Y si no fuera por la línea del cemento turístico que al sur, expoliando el horizonte, anuncia la cercana desembocadura del cauce entre campo de chirimoyos y aguacates que han sustituido el paisaje de la entonces plantación de caña de azúcar y riqueza industrial de la época, podemos maquinar, en esta mañana zambullida de calor y de luminosidad poderosa, a aquellos obreros abrasados por el sol que cae a plano, levantando el muro piedra sobre piedra mientras se cuentan sucedidos locales o mantienen un diálogo con algún cortijero que bajaba o subía del pueblo a lomos de su mula con destino a su cortijo o intercambian agua o vino con el pastor que conducía sus cabras rio arriba camino de la enjuta sombra de los pilares de aquellos arcos, dicen del tiempo de los romanos, y que todavía parece tener un recuerdo, un refresco del agua que conducían y, al parecer, función primordial de aquella obra. Son voces errantes entre el cielo y la tierra.

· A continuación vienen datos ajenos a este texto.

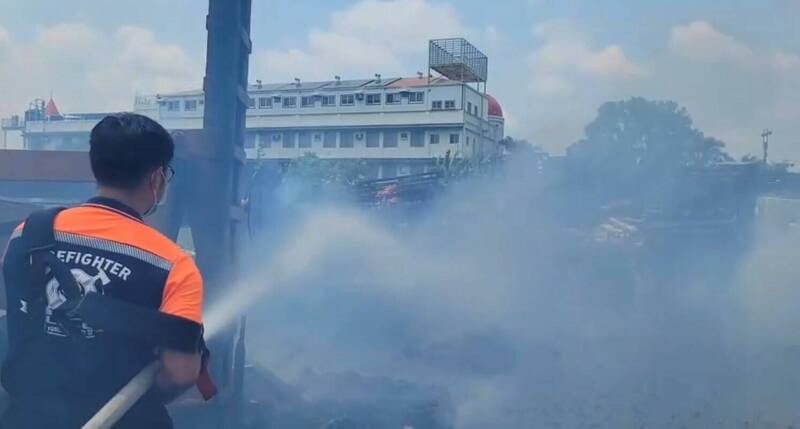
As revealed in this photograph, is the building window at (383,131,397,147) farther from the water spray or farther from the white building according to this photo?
the water spray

Esos paliques son conjeturas del narrador. Pero lo que es real esta mañana es el color del cielo con toda probabilidad del mismo azul de aquellos tiempos y que como ahora surcaría una nube blanquísima, pequeña y huérfana que se desliza por él y este empieza a emblanquecer, rumbo al mediodía, su potente azul de las primeras horas. Las chicharras siguen sonando, pero sin penetrar el silencio como entonces, ahora interrumpido ambos por el ruido de la cercana carretera o el incesante paso de una motocicleta o un todo terreno que levantará una tolvanera del desértico cauce. Miro los grafitos y pienso en aquellos que lo hicieron y que no entenderían el interés que ahora despiertan sus toscas e inocentes creaciones ni las interpretaciones que ahora hacemos de los mismos; tampoco comprenderían el resultado de todos estos años pasados ni la frase de «más se perdió en Cuba», que entonces está a punto de producirse. Ellos, en algún lugar del tiempo, van tirando de su inteligencia y afanan sus energías en seguir el día a día. Y como siempre unos arriba otros abajo y viceversa según los distribuye el tiempo.
Y parafraseando al eslogan publicitario que la faraona Flores se inventó: puede que no sea arte, puede que carezca de estilo, pero no se lo pierdan, porque es el tiempo que nos mira y para eso no hay Inteligencia Artificial que valga ni regla que lo contenga. Los grafitos merecen una visita.